** start of Excerpt **
Cooking, Finances, Gardening, Home and Family, Homemaking, Organization, Parenting

Learning life’s grammar

(Just a note- this post is awfully close to a rant.)

I looked up the word “grammar” in the dictionary recently, and one of the definitions is the “basic or beginning principles of a subject.”  It is generally paired with language, but everything in life has a grammar to learn.  With that definition in mind, I started thinking about the following:

  • Life is based on eternal, unchanging rules. We will be happier when we serve, smile, and learn to love people.  There are absolutes.  Dishonesty is wrong.  End of story.  Giving of yourself brings blessings to you ten-fold.  Family is the basic unit of society and deserves the best we can give it.  God is good.  Talk to Him.  He will help!
  • Parenting is a challenge.  Your children are NOT simply blank slates to write on at your will. Take time and read about how children grow, and what is reasonable to expect.  Personalities differ.  Learn about them.  Everyone has their own set of gifts and challenges.  Go to those who seem to know what they are doing, and learn from them.  Being a parent is so much more fun when you aren’t trying to “reinvent the wheel” and you can relax a bit!
  • Learn how to get organized.  Read books.  Search online.  Talk with people.  Chaos is unnecessary and makes everything harder.  Things don’t have to be in cute, designer, matching containers where everything color-co-ordinates!  Just learn how to put things together, and have a system that makes sense to you.  When you learn the basics of how to organize your space, time, and resources, you can move through life more smoothly.
** end of Excerpt **
Set down, word for word, the part of the post on life's grammar above, from "Learning life’s grammar" up to and including "He will help!".
** start of Record list **
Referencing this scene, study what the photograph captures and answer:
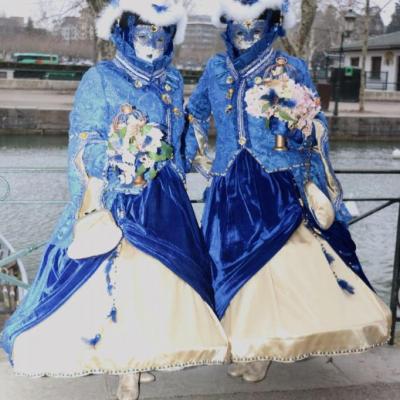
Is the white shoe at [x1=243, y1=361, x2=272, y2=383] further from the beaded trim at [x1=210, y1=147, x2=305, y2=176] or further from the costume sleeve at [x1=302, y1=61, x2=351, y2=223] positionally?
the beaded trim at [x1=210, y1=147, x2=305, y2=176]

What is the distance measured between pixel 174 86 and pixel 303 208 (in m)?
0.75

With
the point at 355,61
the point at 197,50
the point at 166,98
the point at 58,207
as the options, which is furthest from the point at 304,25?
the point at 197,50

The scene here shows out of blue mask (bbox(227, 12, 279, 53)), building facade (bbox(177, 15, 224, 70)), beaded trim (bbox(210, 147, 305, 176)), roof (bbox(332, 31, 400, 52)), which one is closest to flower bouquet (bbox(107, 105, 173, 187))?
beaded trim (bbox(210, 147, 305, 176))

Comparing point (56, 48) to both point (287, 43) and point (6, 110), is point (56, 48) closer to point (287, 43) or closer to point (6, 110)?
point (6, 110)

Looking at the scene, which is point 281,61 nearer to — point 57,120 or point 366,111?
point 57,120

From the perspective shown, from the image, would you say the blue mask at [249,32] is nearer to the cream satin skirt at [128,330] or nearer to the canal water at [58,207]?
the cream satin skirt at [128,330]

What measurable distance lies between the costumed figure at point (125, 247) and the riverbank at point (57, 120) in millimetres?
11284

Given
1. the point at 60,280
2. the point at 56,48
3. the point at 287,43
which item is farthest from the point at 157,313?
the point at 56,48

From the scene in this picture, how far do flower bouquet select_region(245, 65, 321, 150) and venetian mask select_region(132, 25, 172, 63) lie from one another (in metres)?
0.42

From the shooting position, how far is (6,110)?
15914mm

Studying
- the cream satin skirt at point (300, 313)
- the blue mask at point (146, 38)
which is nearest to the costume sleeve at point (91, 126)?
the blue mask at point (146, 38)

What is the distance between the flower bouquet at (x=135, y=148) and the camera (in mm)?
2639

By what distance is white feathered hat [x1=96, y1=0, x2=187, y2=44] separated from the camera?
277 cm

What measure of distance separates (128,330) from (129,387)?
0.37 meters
** end of Record list **
## Reply
Learning life’s grammar

(Just a note- this post is awfully close to a rant.)

I looked up the word “grammar” in the dictionary recently, and one of the definitions is the “basic or beginning principles of a subject.”  It is generally paired with language, but everything in life has a grammar to learn.  With that definition in mind, I started thinking about the following:

  • Life is based on eternal, unchanging rules. We will be happier when we serve, smile, and learn to love people.  There are absolutes.  Dishonesty is wrong.  End of story.  Giving of yourself brings blessings to you ten-fold.  Family is the basic unit of society and deserves the best we can give it.  God is good.  Talk to Him.  He will help!